The Army’s scheme did not work. Schooling and specialty occupations aside, segregation quite obviously remained the essential fact of military life and social intercourse for the majority of black soldiers, and all the evidence of reasonable and genuine reform that came about under the Gillem Board policy went aglimmering. The Army was in for some rough years with its critics.
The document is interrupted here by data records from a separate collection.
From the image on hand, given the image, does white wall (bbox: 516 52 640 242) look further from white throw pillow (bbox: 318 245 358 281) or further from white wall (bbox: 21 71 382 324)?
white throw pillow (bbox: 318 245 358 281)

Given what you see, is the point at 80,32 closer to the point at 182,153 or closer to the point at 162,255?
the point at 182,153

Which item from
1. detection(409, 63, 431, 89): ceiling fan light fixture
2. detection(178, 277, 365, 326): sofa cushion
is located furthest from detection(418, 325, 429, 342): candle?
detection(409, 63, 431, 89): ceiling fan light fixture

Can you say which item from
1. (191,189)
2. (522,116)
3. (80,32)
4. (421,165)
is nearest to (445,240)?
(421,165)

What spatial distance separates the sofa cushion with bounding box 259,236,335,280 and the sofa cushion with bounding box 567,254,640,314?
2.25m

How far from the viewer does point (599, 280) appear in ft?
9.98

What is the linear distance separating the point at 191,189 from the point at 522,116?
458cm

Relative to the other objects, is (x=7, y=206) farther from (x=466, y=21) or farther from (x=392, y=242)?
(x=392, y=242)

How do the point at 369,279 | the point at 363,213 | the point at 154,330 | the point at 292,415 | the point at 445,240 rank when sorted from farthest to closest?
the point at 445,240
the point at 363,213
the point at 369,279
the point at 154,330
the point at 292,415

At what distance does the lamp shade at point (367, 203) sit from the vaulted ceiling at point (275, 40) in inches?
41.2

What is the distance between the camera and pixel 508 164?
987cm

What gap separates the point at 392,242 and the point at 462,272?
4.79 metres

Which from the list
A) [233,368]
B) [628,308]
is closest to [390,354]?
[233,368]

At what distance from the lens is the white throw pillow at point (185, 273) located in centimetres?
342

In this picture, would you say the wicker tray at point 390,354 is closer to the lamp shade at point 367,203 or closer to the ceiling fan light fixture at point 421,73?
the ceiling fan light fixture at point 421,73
But why were the Army’s senior officers, experienced leaders at the pinnacle of their careers and dedicated to the well-being of the institution they served, so reluctant to part with segregation? Why did they cling to an institution abandoned by the Navy and the Air Force, the target of the civil rights movement and its allies in Congress, and by any reasonable judgment so costly in terms of efficient organization? The answers lie in the reasoned defense of their position developed by these men during the long controversy over the use of black troops and so often presented in public statements and documents. Arguments for continued segregation fell into four general categories.

First, segregation was necessary to preserve the internal stability of the Army. Prejudice was a condition of American society, General of the Army Dwight D. Eisenhower told a Senate committee in 1948, and the Army “is merely one of the mirrors that holds up to our faces the United States of America.” Since society separated the races, it followed that if the Army allowed black and white soldiers to live and socialize together it ran the very real risk of riots and racial disturbances which could disrupt its vital functions. Remembering the contribution of black platoons to the war in Europe, General Eisenhower, for his part, was willing to accept the risk and integrate the races by platoons, believing that the social problems “can be handled,” particularly on the large posts.

Nevertheless he made no move toward integrating by platoons while he was Chief of Staff. Later he explained that “the possibility of applying this lesson [World War II integration of Negro platoons] to the peacetime Army came up again and again.” Objection involved primarily the social side of the soldier’s life. It was argued that through integration we would get into all kinds of difficulty in staging soldiers’ dances and other social events. At that time we were primarily occupied in responding to America’s determination “to get the soldiers home”—so, as I recall, little progress toward integration was made during that period.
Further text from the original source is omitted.